## Exercise instructions
Reproduce the listing below with every "kitchen" swapped for "kitchenette", leaving all other text unchanged.

## Material provided
_ _ _

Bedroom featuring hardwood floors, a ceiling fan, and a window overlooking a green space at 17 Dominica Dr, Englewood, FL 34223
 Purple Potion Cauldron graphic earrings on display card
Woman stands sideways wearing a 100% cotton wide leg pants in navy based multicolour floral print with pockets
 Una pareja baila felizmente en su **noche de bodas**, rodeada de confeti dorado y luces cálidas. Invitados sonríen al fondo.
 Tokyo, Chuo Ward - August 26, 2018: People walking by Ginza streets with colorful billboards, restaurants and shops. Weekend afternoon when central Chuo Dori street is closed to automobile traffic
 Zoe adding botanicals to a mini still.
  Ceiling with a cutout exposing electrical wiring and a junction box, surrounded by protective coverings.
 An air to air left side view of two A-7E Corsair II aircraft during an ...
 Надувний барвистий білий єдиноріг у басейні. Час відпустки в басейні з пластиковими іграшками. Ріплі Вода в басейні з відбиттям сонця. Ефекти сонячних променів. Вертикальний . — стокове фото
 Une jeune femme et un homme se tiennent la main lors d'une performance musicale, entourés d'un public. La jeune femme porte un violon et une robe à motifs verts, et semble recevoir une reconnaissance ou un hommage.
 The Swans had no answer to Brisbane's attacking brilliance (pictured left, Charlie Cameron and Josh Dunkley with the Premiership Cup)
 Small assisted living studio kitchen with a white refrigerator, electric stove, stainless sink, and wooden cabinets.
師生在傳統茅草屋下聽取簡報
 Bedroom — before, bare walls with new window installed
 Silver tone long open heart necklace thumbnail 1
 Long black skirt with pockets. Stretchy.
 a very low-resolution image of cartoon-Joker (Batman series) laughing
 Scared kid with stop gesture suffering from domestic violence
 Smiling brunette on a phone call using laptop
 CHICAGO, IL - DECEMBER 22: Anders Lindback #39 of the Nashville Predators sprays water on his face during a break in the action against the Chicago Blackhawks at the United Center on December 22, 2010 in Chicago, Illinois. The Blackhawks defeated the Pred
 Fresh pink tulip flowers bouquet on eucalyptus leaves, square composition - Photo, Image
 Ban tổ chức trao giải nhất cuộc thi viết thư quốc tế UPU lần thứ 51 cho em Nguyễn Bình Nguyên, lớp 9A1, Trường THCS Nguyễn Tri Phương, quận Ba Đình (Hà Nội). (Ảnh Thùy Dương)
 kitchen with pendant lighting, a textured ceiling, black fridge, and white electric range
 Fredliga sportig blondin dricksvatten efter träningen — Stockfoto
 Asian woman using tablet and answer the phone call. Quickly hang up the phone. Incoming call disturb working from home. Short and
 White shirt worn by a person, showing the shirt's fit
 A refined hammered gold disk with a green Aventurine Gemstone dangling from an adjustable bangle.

_ _ _

## Written answer
Bedroom featuring hardwood floors, a ceiling fan, and a window overlooking a green space at 17 Dominica Dr, Englewood, FL 34223
 Purple Potion Cauldron graphic earrings on display card
Woman stands sideways wearing a 100% cotton wide leg pants in navy based multicolour floral print with pockets
 Una pareja baila felizmente en su **noche de bodas**, rodeada de confeti dorado y luces cálidas. Invitados sonríen al fondo.
 Tokyo, Chuo Ward - August 26, 2018: People walking by Ginza streets with colorful billboards, restaurants and shops. Weekend afternoon when central Chuo Dori street is closed to automobile traffic
 Zoe adding botanicals to a mini still.
  Ceiling with a cutout exposing electrical wiring and a junction box, surrounded by protective coverings.
 An air to air left side view of two A-7E Corsair II aircraft during an ...
 Надувний барвистий білий єдиноріг у басейні. Час відпустки в басейні з пластиковими іграшками. Ріплі Вода в басейні з відбиттям сонця. Ефекти сонячних променів. Вертикальний . — стокове фото
 Une jeune femme et un homme se tiennent la main lors d'une performance musicale, entourés d'un public. La jeune femme porte un violon et une robe à motifs verts, et semble recevoir une reconnaissance ou un hommage.
 The Swans had no answer to Brisbane's attacking brilliance (pictured left, Charlie Cameron and Josh Dunkley with the Premiership Cup)
 Small assisted living studio kitchenette with a white refrigerator, electric stove, stainless sink, and wooden cabinets.
師生在傳統茅草屋下聽取簡報
 Bedroom — before, bare walls with new window installed
 Silver tone long open heart necklace thumbnail 1
 Long black skirt with pockets. Stretchy.
 a very low-resolution image of cartoon-Joker (Batman series) laughing
 Scared kid with stop gesture suffering from domestic violence
 Smiling brunette on a phone call using laptop
 CHICAGO, IL - DECEMBER 22: Anders Lindback #39 of the Nashville Predators sprays water on his face during a break in the action against the Chicago Blackhawks at the United Center on December 22, 2010 in Chicago, Illinois. The Blackhawks defeated the Pred
 Fresh pink tulip flowers bouquet on eucalyptus leaves, square composition - Photo, Image
 Ban tổ chức trao giải nhất cuộc thi viết thư quốc tế UPU lần thứ 51 cho em Nguyễn Bình Nguyên, lớp 9A1, Trường THCS Nguyễn Tri Phương, quận Ba Đình (Hà Nội). (Ảnh Thùy Dương)
 kitchenette with pendant lighting, a textured ceiling, black fridge, and white electric range
 Fredliga sportig blondin dricksvatten efter träningen — Stockfoto
 Asian woman using tablet and answer the phone call. Quickly hang up the phone. Incoming call disturb working from home. Short and
 White shirt worn by a person, showing the shirt's fit
 A refined hammered gold disk with a green Aventurine Gemstone dangling from an adjustable bangle.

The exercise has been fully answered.